Democrats say they want to fix problems in the current program — among them, rising costs and dwindling competition — but not dismantle it. They warn that the GOP is threatening the coverage gained by 20 million people under the 2010 overhaul. repeal
Republicans want to repeal Obama’s signature law but fear the political damage of stranding millions of Americans who secured coverage. Congress’ nonpartisan budget analyst lent weight to that concern Tuesday, estimating that a bill passed in 2016 to only repeal — not replace — the law would result in 18 million more uninsured people and a spike in premiums.
Trump says he has a plan, but so far he’s given no details. He told The Washington Post last weekend that his approach would provide “insurance for everybody.”
Congressional Republicans say the revamp will offer “universal access” to coverage, not quite the same thing
The desire to fix Obamacare stretches across party lines, but some are skeptical it can be done.
“It can’t be made to work,” said James Gemind, a 55-year-old restaurant worker from Orlando, Florida. “That’s why both sides have been unanimous in their agreement that it has to be repealed or replaced. Part of it is funding; it just does not exist to insure everybody.”
Health care aside, in the poll there was more modest agreement on other national priorities.
About a third of Republicans and a quarter of Democrats put unemployment among their top issues. About a fifth named the economy in general as a top priority regardless of party, according to the poll. Most Americans said the government should put a substantial amount of effort toward addressing the public’s priorities, but few expect much will be accomplished in the next year, the survey said.
Overall, domestic issues including health care, education, the environment and racism were cited by 86 percent of Americans.
But Democrats were more likely to mention the environment, racism and poverty, while Republicans were more likely to cite immigration, terrorism, government spending and taxes.

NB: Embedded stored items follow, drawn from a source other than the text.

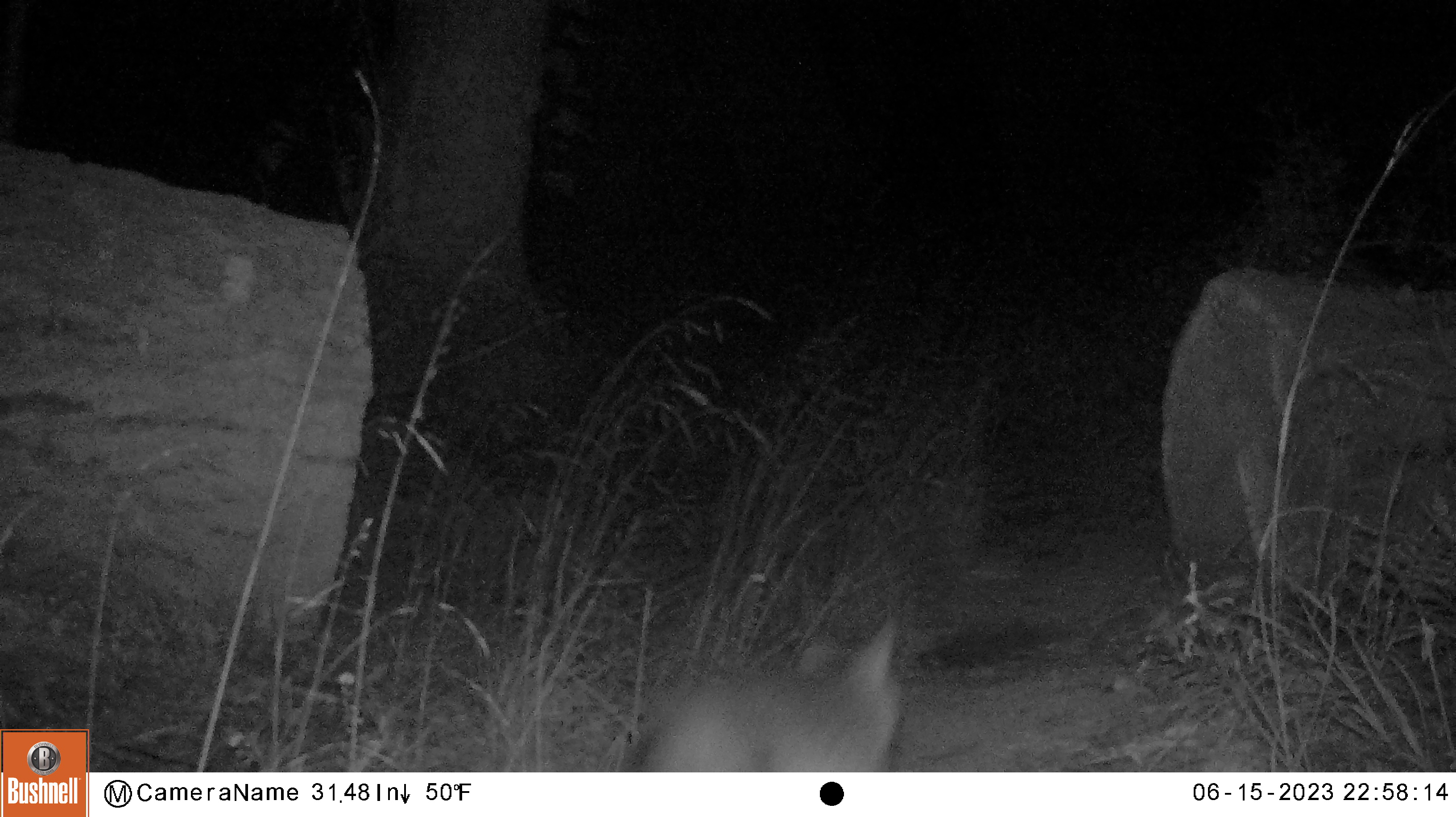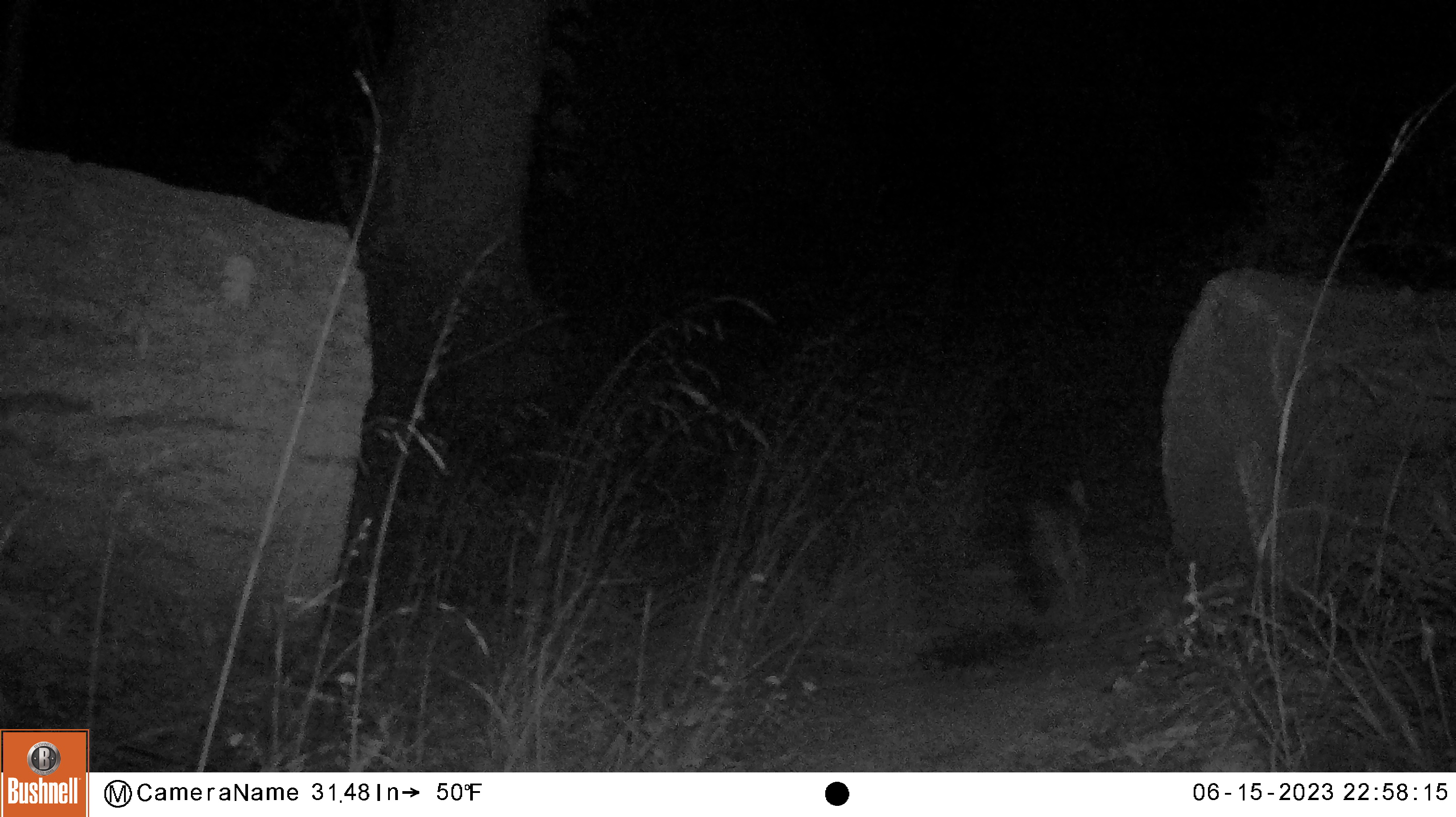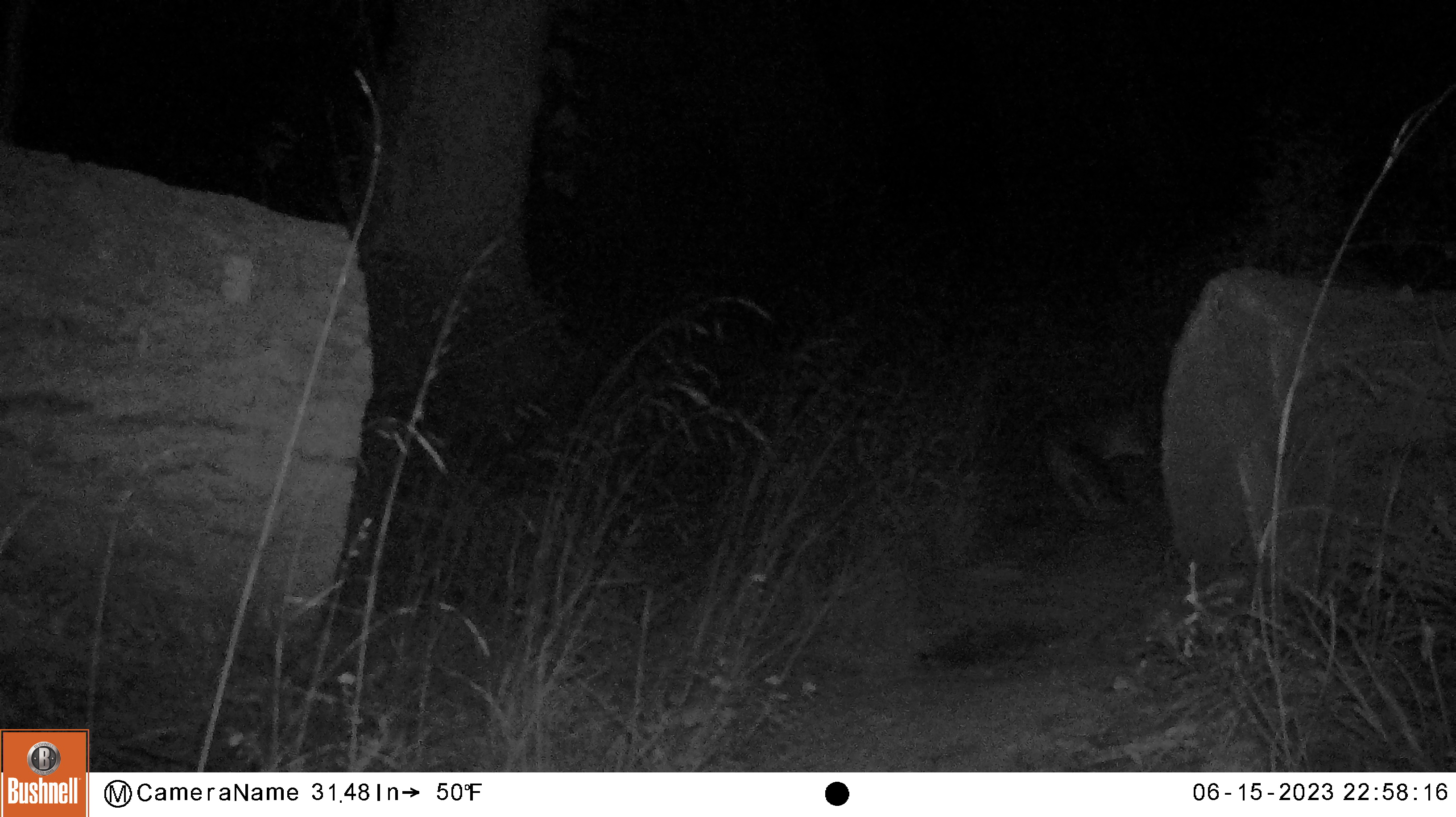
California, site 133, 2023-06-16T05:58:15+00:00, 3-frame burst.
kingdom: Animalia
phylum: Chordata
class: Mammalia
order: Carnivora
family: Canidae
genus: Urocyon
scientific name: Urocyon cinereoargenteus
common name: gray fox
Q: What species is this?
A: Gray fox (Urocyon cinereoargenteus).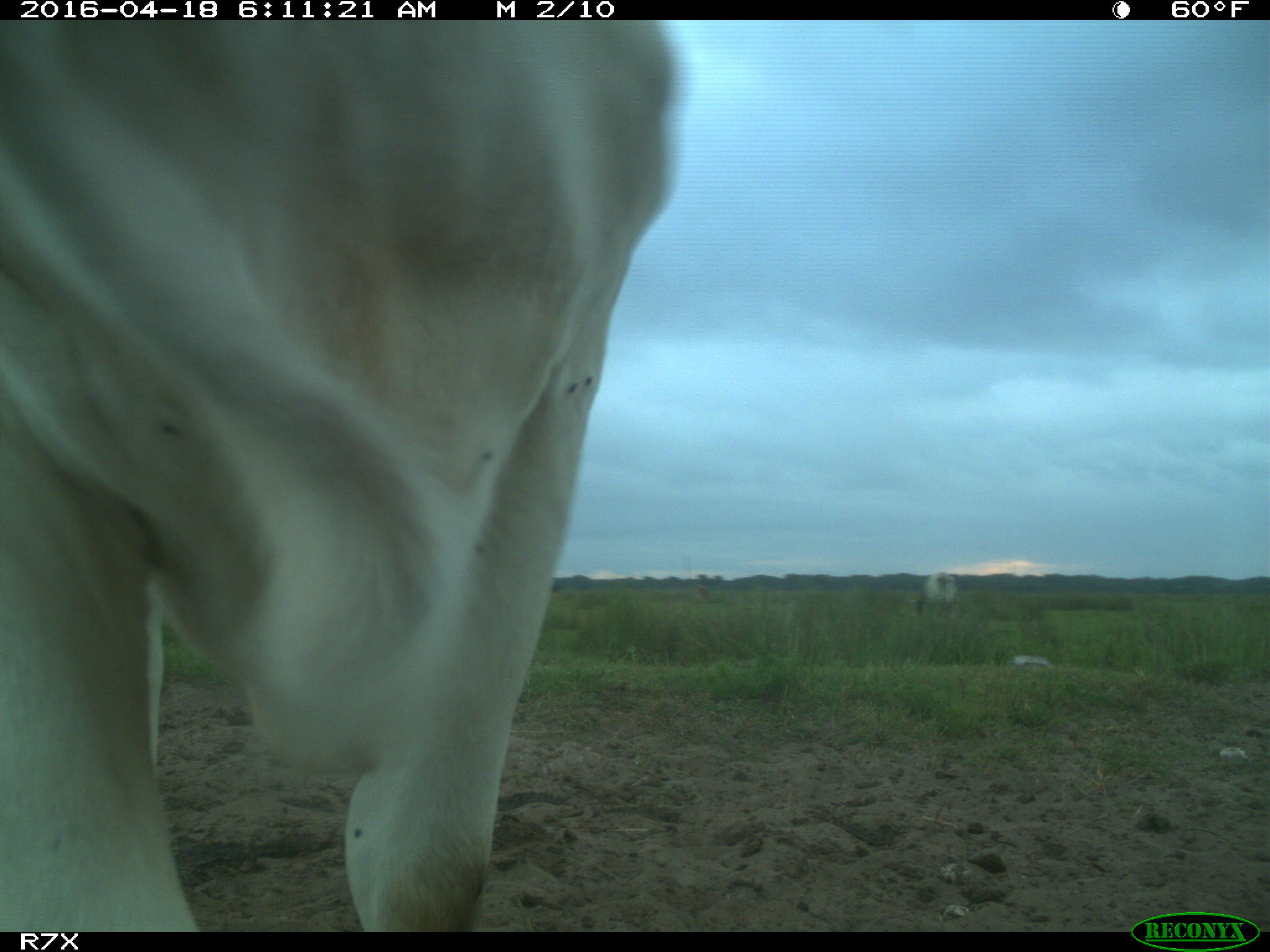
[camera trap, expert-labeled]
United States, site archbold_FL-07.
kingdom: Animalia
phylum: Chordata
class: Mammalia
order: Artiodactyla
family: Bovidae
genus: Bos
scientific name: Bos taurus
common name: domestic cow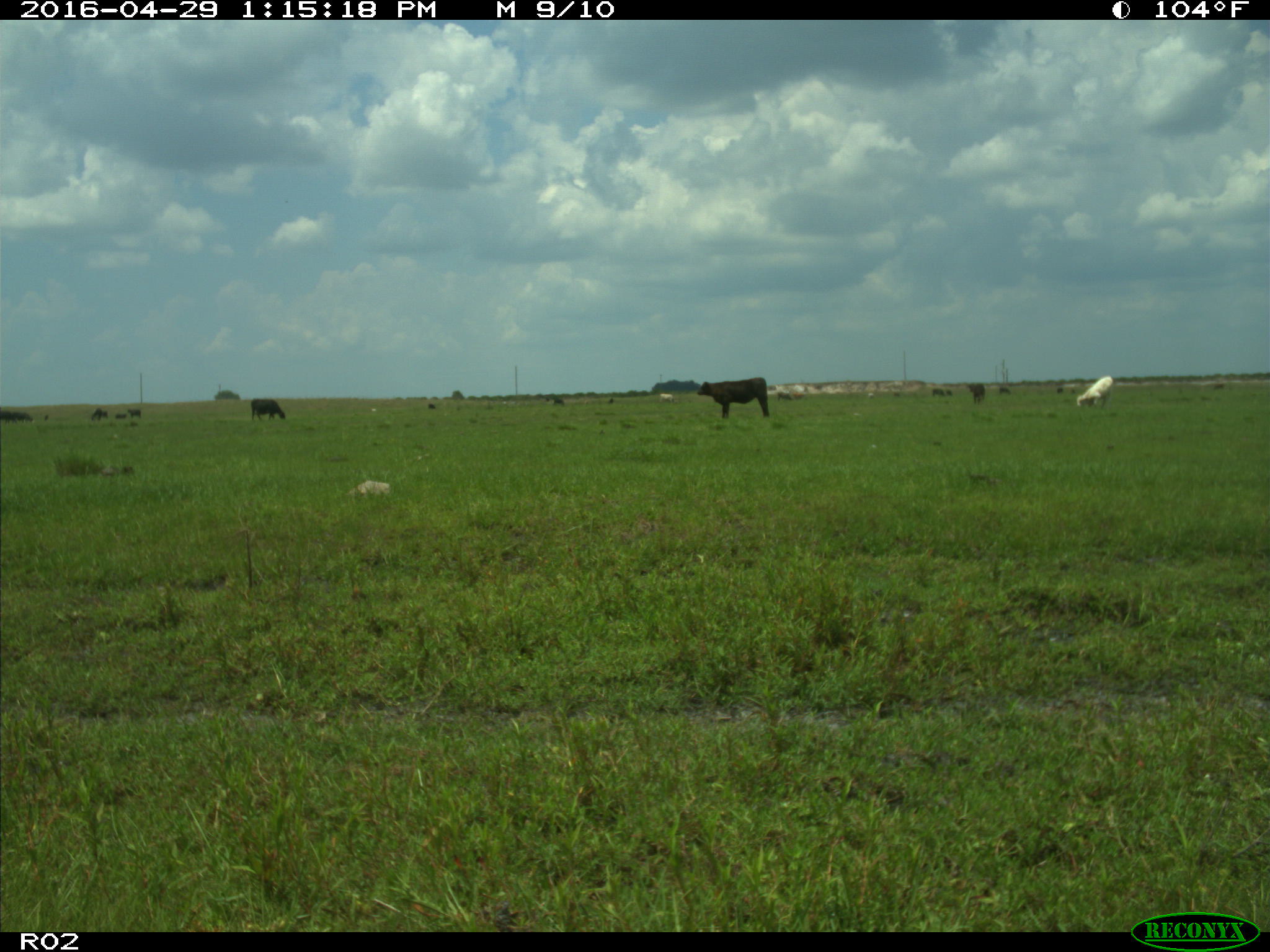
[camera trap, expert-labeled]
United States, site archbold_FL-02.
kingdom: Animalia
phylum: Chordata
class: Mammalia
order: Artiodactyla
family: Bovidae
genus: Bos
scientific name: Bos taurus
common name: domestic cow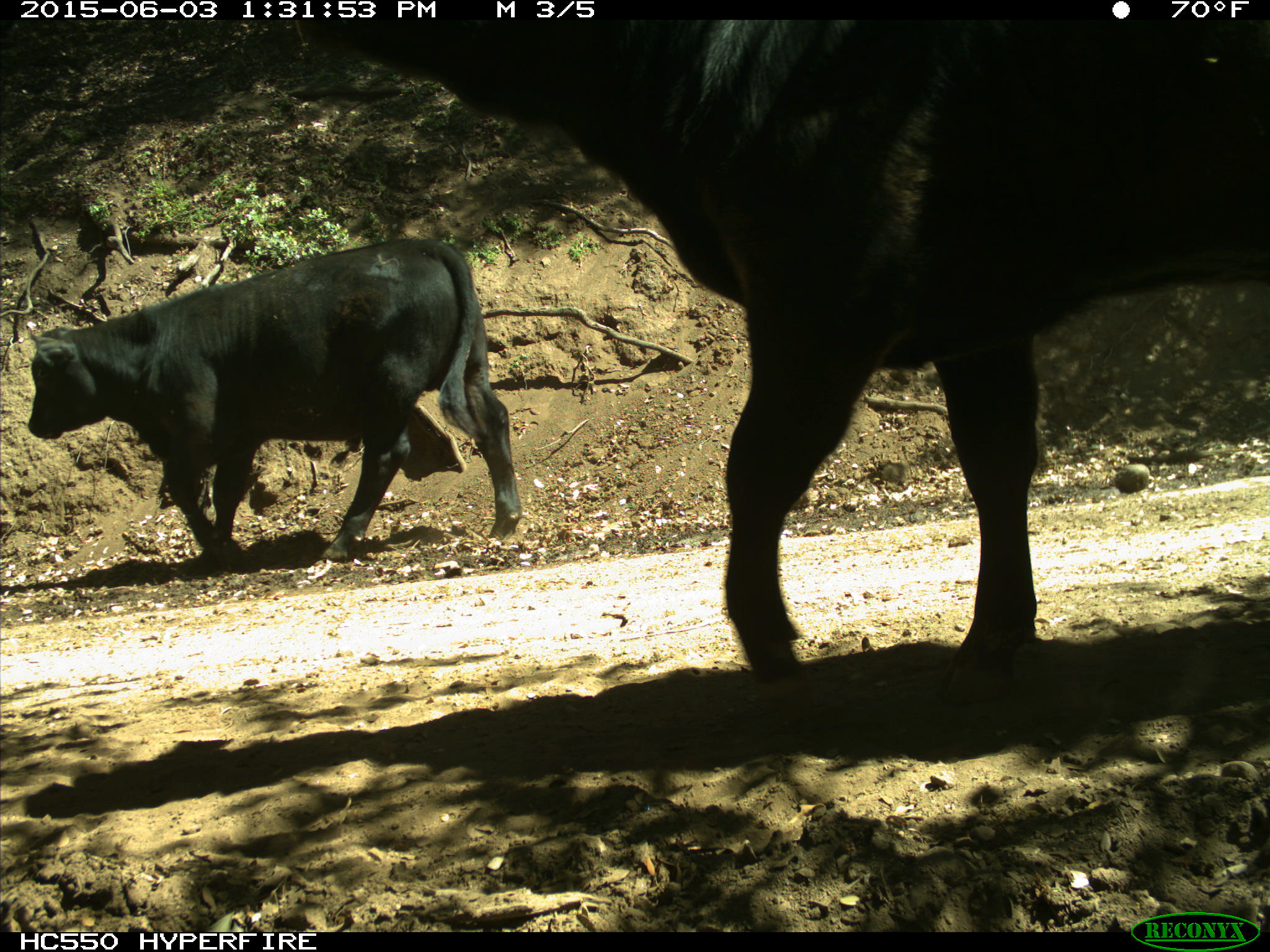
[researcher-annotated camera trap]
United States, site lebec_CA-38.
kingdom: Animalia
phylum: Chordata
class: Mammalia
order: Artiodactyla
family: Bovidae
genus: Bos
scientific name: Bos taurus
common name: domestic cow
Bos taurus (domestic cow).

Immigration was named by 40 percent of GOP respondents, compared to 15 percent of Democrats. Trump during the campaign connected immigration to national security and vowed to build a wall along the southern U.S. border and make Mexico pay for it — an idea Mexican leaders have not accepted. Trump now says Mexico will pay for it “eventually.”
In a turn-around from a year ago, most Republicans now say the country is on the right course, while Democrats have become more pessimistic.
But it’s health care reform that survives this era of division, in part because it touches on peoples’ day-to-day quality of life, and in the most personal ways.
Douglas’ husband is disabled and she recently was diagnosed with a condition that required abdominal imaging. Blue Cross Blue Shield of Alabama is now the only provider in her state exchange — a fact she blames for the boost in her monthly premium, from around $600 to nearly $1000. Additionally, she learned, her deductible had zoomed to $4,000. That torpedoed work she’d done to build a future.
“I was going to buy a new home, I was getting my credit straight, but now that is down the drain,” Douglas said. “Obamacare helped the less-fortunate, and that’s what I liked about it. I had no idea it would tear out the middle class like this.”
The AP-NORC poll of 1,017 adults was conducted Dec. 14-19, 2016, using a sample drawn from NORC’s probability-based AmeriSpeak panel, which is designed to be representative of the U.S. population. The margin of sampling error for all respondents is plus or minus 3.7 percentage points.
Interviews were conducted online and using landlines and cellphones.